Sechenov Institute of Evolutionary Physiology and Biochemistry, 44 Torez Prospect, 194223 St. Petersburg, Russia.
State Institute of Highly Pure Biopreparations and Sechenov Institute of Evolutionary Physiology and Biochemistry, 44 Torez Prospect, 194223 St. Petersburg, Russia.
Int J Mol Sci. 2021 Feb 16;22(4):1941. doi: 10.3390/ijms22041941.
Despite prophylaxis and attempts to select a therapy, the frequency of preeclampsia does not decrease and it still takes the leading position in the structure of maternal mortality and morbidity worldwide. In this review, we present a new theory of the etiology and pathogenesis of preeclampsia that is based on the interaction of Na/K-ATPase and its endogenous ligands including marinobufagenin. The signaling pathway of marinobufagenin involves an inhibition of transcriptional factor Fli1, a negative regulator of collagen synthesis, followed by the deposition of collagen in the vascular tissues and altered vascular functions. Moreover, in vitro and in vivo neutralization of marinobufagenin is associated with the restoration of Fli1. The inverse relationship between marinobufagenin and Fli1 opens new possibilities in the treatment of cancer; as Fli1 is a proto-oncogene, a hypothesis on the suppression of Fli1 by cardiotonic steroids as a potential anti-tumor therapeutic strategy is discussed as well. We propose a novel therapy of preeclampsia that is based on immunoneutralization of the marinobufagenin by monoclonal antibodies, which is capable of impairing marinobufagenin-Na/K-ATPase interactions.
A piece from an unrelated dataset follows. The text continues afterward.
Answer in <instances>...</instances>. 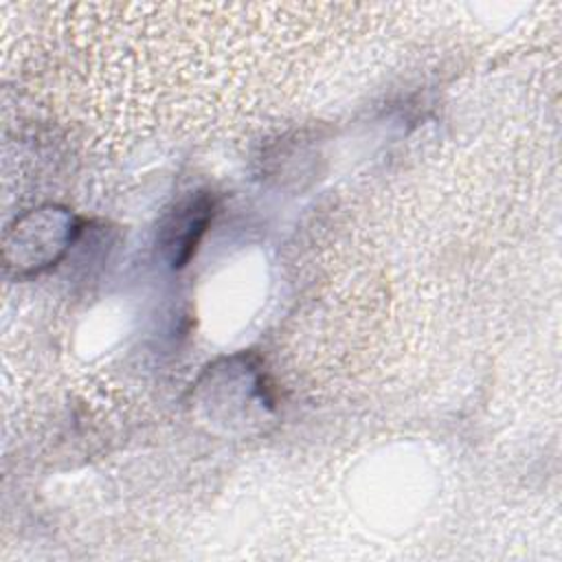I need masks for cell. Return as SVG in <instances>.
<instances>
[{"label": "cell", "mask_w": 562, "mask_h": 562, "mask_svg": "<svg viewBox=\"0 0 562 562\" xmlns=\"http://www.w3.org/2000/svg\"><path fill=\"white\" fill-rule=\"evenodd\" d=\"M211 217H213V200L206 193L191 198L187 204H182L173 213V217L167 224V239H165V248L169 250V259L173 266H184L189 261Z\"/></svg>", "instance_id": "6da1fadb"}]
</instances>
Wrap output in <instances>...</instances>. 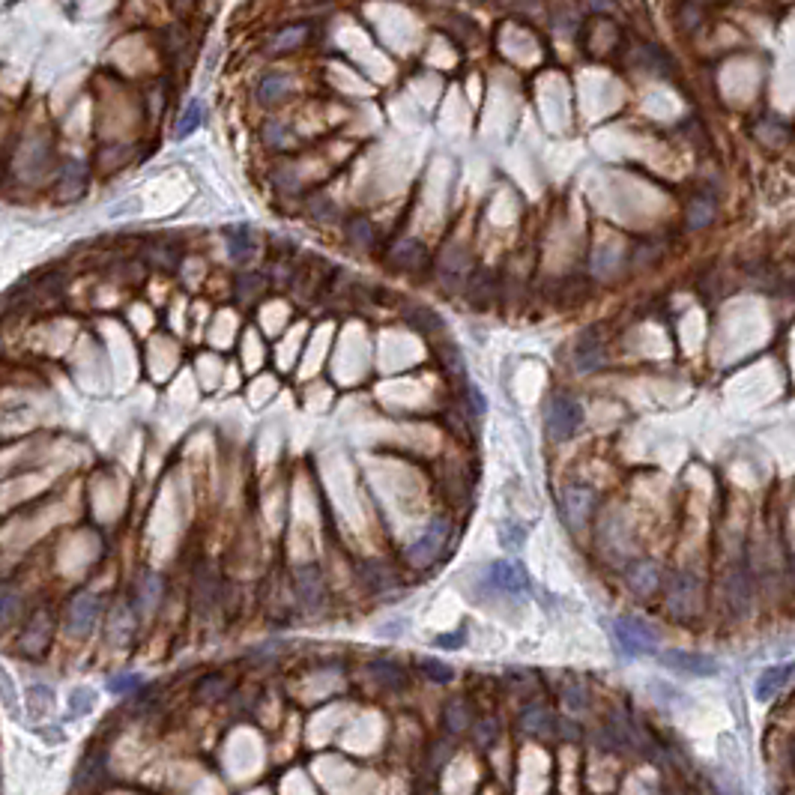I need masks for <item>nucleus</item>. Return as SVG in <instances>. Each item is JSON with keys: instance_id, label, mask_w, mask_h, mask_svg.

尽管进行了预防和尝试选择治疗方法,但子痫前期的频率并没有降低,它仍然在全球孕产妇死亡率和发病率的结构中占据主导地位。在这篇综述中,我们提出了一个新的子痫前期病因和发病机制理论,该理论基于 Na/K-ATPase 与其内源性配体(包括海兔毒素)的相互作用。海兔毒素的信号通路涉及转录因子 Fli1 的抑制,Fli1 是胶原合成的负调节剂,随后胶原在血管组织中沉积,血管功能发生改变。此外,体外和体内中和海兔毒素与 Fli1 的恢复有关。海兔毒素和 Fli1 之间的反比关系为癌症治疗开辟了新的可能性;由于 Fli1 是原癌基因,因此讨论了作为潜在抗肿瘤治疗策略的强心甾类抑制 Fli1 的假说。我们提出了一种新的子痫前期治疗方法,即通过单克隆抗体对海兔毒素进行免疫中和,从而破坏海兔毒素-Na/K-ATPase 相互作用。